• Written problem:
Identify the line that contains "From the camera, at" in the material. Output it and every line after it, unchanged, through the end.

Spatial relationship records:
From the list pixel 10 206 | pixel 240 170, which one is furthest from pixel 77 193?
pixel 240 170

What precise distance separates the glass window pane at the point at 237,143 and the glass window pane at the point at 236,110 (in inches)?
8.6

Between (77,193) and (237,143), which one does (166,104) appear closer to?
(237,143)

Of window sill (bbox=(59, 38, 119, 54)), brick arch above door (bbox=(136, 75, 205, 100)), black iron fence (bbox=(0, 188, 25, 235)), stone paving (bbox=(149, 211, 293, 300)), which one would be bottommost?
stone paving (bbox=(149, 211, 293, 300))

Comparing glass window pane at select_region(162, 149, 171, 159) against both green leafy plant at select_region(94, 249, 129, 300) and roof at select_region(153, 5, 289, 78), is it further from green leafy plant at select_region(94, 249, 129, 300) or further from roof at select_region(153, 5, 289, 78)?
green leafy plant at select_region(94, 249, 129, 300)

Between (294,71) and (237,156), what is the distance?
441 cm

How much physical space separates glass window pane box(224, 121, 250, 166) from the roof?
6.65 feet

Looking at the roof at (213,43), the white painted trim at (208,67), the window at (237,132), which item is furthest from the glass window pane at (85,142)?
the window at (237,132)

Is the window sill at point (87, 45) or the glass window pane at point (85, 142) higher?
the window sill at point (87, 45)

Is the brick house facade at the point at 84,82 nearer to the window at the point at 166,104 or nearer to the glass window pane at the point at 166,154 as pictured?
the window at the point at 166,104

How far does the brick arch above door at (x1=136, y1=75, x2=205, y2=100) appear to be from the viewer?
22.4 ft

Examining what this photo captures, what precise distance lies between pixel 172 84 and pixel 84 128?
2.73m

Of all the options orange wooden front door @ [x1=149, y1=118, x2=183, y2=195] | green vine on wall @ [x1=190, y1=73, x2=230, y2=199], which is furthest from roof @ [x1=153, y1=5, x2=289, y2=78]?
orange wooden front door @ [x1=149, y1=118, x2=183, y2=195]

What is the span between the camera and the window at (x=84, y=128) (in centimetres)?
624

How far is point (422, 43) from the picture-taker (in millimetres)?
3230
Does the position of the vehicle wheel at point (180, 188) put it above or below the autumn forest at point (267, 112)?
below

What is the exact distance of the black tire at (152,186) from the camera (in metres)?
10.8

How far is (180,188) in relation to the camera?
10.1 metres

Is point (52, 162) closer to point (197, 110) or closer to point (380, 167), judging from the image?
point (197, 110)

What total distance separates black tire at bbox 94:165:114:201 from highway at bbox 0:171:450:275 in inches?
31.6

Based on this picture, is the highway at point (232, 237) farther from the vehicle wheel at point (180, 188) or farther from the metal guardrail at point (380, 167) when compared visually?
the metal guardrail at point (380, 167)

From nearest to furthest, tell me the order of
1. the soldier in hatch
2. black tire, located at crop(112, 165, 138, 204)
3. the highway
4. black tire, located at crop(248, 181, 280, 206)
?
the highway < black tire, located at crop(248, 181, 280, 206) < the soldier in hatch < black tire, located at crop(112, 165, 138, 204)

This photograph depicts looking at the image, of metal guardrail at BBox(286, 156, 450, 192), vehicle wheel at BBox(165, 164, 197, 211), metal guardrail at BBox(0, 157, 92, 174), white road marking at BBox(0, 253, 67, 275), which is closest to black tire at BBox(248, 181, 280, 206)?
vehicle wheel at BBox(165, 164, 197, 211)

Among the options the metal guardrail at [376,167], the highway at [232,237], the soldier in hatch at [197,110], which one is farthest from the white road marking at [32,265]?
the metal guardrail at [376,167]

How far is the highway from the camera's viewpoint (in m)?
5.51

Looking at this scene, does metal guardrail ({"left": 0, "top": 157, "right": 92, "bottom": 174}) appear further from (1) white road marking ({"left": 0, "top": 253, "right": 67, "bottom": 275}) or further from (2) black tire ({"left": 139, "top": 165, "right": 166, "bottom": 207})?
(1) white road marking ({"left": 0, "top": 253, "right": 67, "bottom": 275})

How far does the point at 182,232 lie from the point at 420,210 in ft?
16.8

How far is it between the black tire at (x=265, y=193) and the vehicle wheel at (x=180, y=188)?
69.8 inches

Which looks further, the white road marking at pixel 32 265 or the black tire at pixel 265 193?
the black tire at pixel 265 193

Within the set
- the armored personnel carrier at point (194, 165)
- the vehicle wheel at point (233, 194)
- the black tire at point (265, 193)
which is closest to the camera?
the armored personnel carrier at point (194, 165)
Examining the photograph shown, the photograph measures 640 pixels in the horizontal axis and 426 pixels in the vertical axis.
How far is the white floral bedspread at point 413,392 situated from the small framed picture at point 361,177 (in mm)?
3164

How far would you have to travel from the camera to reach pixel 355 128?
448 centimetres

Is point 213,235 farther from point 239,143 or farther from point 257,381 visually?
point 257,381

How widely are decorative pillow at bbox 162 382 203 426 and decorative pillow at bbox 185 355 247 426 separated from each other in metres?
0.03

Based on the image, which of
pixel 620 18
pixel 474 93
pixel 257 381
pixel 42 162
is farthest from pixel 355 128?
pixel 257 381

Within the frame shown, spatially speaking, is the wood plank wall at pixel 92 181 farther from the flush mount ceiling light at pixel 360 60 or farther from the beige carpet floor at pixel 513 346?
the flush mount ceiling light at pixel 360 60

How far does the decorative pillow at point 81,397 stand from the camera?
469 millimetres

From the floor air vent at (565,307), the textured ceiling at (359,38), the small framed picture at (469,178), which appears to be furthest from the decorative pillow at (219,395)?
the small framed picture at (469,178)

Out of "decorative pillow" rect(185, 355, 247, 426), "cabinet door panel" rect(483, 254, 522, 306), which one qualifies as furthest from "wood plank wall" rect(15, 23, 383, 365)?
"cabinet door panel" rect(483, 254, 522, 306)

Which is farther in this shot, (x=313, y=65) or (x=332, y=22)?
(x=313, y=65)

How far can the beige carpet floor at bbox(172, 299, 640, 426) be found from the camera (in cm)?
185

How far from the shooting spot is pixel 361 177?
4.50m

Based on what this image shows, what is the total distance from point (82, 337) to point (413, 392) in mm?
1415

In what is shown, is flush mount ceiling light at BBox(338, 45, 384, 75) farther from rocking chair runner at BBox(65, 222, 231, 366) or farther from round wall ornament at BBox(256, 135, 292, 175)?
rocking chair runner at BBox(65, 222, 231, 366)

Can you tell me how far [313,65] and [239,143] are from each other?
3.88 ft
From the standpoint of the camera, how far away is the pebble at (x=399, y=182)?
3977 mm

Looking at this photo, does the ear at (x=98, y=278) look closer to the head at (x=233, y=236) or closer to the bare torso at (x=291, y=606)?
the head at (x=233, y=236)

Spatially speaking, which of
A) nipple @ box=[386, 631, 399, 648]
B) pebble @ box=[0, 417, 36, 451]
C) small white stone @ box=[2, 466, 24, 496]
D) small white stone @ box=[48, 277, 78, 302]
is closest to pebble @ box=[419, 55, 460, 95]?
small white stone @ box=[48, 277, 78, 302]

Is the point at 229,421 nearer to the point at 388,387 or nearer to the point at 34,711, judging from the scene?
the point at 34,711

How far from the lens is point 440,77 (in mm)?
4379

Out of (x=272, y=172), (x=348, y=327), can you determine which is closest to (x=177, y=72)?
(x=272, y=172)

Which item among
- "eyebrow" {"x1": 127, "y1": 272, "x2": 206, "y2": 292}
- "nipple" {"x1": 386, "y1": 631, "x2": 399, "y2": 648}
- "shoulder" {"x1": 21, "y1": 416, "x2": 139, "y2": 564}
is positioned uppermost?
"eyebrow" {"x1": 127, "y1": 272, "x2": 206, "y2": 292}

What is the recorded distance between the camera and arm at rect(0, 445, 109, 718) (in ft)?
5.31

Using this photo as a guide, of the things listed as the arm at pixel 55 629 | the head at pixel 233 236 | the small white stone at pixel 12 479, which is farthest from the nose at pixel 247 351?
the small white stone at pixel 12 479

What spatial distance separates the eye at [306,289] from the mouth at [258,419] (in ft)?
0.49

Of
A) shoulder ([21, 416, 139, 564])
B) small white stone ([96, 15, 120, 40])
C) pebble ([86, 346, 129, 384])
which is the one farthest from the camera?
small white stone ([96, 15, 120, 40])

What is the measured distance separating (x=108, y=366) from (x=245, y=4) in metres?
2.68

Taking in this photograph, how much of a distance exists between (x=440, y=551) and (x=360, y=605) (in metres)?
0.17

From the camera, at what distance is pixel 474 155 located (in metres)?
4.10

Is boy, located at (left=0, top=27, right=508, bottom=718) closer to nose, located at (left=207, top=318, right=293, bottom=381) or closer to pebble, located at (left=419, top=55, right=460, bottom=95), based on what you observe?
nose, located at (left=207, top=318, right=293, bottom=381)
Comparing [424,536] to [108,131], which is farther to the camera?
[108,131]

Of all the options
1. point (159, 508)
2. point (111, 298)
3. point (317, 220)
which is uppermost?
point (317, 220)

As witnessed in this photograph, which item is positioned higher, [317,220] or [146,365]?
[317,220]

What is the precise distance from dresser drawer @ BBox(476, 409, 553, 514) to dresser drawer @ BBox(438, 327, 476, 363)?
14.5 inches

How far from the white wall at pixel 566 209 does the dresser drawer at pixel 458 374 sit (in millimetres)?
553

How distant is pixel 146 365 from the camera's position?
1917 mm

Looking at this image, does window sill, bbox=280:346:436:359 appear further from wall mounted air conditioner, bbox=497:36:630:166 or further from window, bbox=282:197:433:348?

• Completed task:
From the camera, at what distance is pixel 474 155 located (in metres)?
4.10

Is boy, located at (left=0, top=27, right=508, bottom=718) closer to nose, located at (left=207, top=318, right=293, bottom=381) or closer to pebble, located at (left=419, top=55, right=460, bottom=95), based on what you observe?
nose, located at (left=207, top=318, right=293, bottom=381)
Comparing [424,536] to [108,131], which is farther to the camera?
[108,131]

Of all the options
1. point (159, 508)
2. point (111, 298)
3. point (317, 220)
which is uppermost?
point (317, 220)

As witnessed in this photograph, which item is positioned higher, [317,220] or [146,365]?
[317,220]

What is the precise distance from dresser drawer @ BBox(476, 409, 553, 514) to dresser drawer @ BBox(438, 327, 476, 363)?
14.5 inches

How far from the white wall at pixel 566 209 does the dresser drawer at pixel 458 374 sit (in millimetres)?
553

How distant is pixel 146 365 from the camera's position?
1917 mm

Looking at this image, does window sill, bbox=280:346:436:359 appear further from wall mounted air conditioner, bbox=497:36:630:166 or further from window, bbox=282:197:433:348?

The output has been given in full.